そう自分に言い訳をしつつ、放課後の教室でテスト前だというのに、俺は好きな本を読んでいる。
「お、杉くんまだいたんだ?」誰もいない教室に村山が入ってきた。
「まあな。村山は家に帰ったんじゃなかったのか?」
「恥ずかしながら、私、村山絵里は、数学の教科書を取りに戻ってきたのであります」
自衛隊の敬礼みたいに、と言ってもおそらく角度がなっていないのだろうけれど、村山は敬礼のポーズをとって笑う。
「なるほどな、村山って意外とおっちょこちょいだよな」
「うるさい、うるさい。しっかりしてるもん。お料理だってできるし、裁縫だってできるんだよ」
村山の話しを適当に聞きつつ、村上春樹の「ノルウェイの森」をまた、読み始める。
「ちょっと、人の話し聞いてる? ていうか、何読んでるの?」
ブックカバーを勝手にはがそうとする村山の手を覆うようにして抑える。
「村上春樹のノルウェイの森だよ。この本は何度も読んだけれど、未だに作者の意図が分からないんだ。愛とか死とかよく分からないな」
「ふーん。知らない作家さんだなあ。
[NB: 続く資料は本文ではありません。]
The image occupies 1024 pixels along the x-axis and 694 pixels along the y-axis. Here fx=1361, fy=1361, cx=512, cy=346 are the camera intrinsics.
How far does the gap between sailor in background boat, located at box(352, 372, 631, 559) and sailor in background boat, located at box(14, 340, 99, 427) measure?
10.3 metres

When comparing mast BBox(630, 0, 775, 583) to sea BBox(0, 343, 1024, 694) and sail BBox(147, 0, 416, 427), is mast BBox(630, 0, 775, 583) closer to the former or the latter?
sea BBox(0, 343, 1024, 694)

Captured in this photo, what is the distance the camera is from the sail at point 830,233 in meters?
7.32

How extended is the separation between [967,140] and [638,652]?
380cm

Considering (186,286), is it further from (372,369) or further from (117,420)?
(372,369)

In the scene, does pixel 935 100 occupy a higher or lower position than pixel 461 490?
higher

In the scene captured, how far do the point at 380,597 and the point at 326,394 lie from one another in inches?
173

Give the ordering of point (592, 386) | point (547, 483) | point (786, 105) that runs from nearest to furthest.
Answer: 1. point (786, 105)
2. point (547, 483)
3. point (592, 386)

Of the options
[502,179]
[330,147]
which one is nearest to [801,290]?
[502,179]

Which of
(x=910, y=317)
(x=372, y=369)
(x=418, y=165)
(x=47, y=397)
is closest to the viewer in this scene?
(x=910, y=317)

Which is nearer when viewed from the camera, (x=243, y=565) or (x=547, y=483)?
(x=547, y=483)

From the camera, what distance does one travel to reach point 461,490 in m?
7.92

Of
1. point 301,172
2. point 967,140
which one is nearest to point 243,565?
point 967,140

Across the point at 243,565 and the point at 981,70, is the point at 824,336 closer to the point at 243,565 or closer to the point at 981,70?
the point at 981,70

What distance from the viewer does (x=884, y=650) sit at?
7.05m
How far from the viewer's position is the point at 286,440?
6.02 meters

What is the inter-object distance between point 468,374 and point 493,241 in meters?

恋愛なら恋空がお薦めだよ」
「遠慮しとく」
そう俺が言うと、村山はご立腹なのか、頬っぺたをふくらませた。
――本当のことを言えば、小説の中の恋よりも、現実の恋のほうが俺にはよく分からない。
「ところで、さ、今テスト期間中だけど、杉くんは今日どうするの? まだ教室で本を読むの?」
「そうだな、勉強したいって気分じゃないし」
「じゃあさ、私の家で一緒に勉強しない?」彼女は俺の耳元で二人だけの秘密のように囁く。
「勉強したい気分じゃないって俺が言ってるのに、どうしたらそんな提案が浮かぶんだよ」
「ほら、一緒に勉強すれば気分が乗って、はかどるかもしれないじゃん?」
――なぜ、この女は俺に構うのだろうか? なぜ、一緒にいたいのだろう……
「って、ちょっと人の話し聞いてる?」
俺は、村山の言葉に返事もせずに、「ノルウェイの森」を鞄にしまって、教室を出る。
 教室の奥から声が聞こえた。
「私を一人にしないで」
 村山は泣いていた。
この時、俺は初めて村山の泣いている姿を見た。
泣いている姿を見られたくないのか、俺の机の下に、まるで避難訓練の時のように体を丸めている。
「なぜ、泣いているんだ?」俺は問う。
「両親が離婚して、どっちが私を引き取るかで揉めているの」
村山が手で髪の毛をぐしゃぐしゃと弄る。感情が高ぶっているのだろう。
「そうだったのか……それはつらいな」
場違いなチャイムの音が教室に響く。
「ねえ、私って、いらない子なのかな?」
チャイムの音が鳴り止む。
「そんなことないだろ」
机の下から顔を出して村山は俺を見つめる。
「じゃあさ、抱きしめてよ。私が必要だってことを証明してみせて」
場違いなチャイムはもう鳴らない。
「それは、できない」
村山はまた、机の下に潜り始める。
「そっか……やっぱり私、いらない子なんだ」
「そういう訳じゃない。だけど、村山の要求には応じることはできないんだ」
窓の外のグラウンドから、野球部の声が聞こえる。サッカー部の声が聞こえる。
 教室からは、村山の泣き声が聞こえる。
「……分かった。もう、分かったから、私の前から消え失せて」
「すまん」
俺は教室を後にした。
どこまで離れても村山の泣き声が聞こえる気がした。